_What you will do:_
Begin at the line below that holds "Nicklas Lidstrom Autographed" and end at the line that holds "Breakfast For Junior Kids", transcribing each line exactly and skipping any picture.

_Dataset entries:_

####

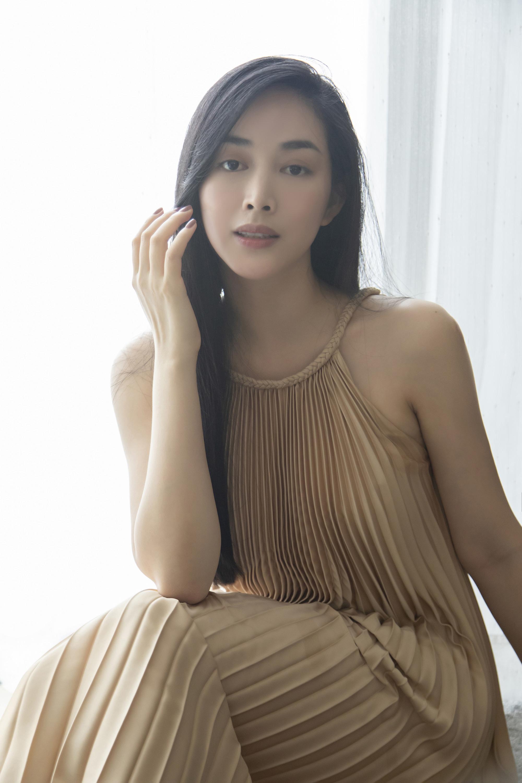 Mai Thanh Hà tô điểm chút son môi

####

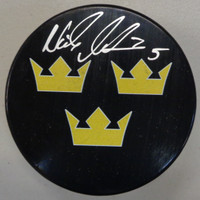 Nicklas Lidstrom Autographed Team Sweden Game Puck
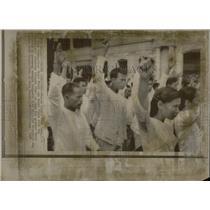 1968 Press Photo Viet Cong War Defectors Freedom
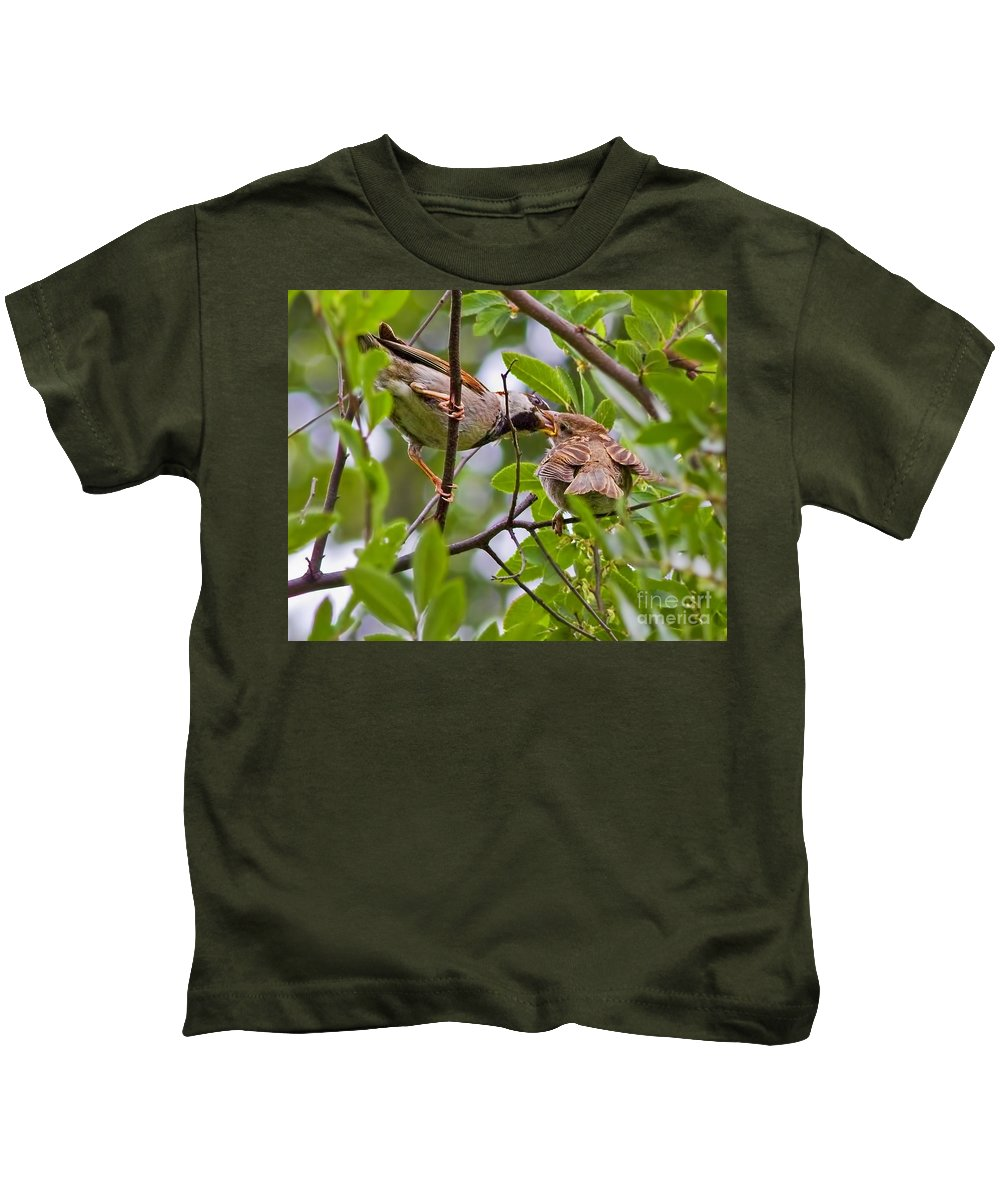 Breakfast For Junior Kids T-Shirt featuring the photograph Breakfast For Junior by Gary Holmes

####

_Answer for this exercise:_
 Nicklas Lidstrom Autographed Team Sweden Game Puck
 1968 Press Photo Viet Cong War Defectors Freedom
 Breakfast For Junior Kids T-Shirt featuring the photograph Breakfast For Junior by Gary Holmes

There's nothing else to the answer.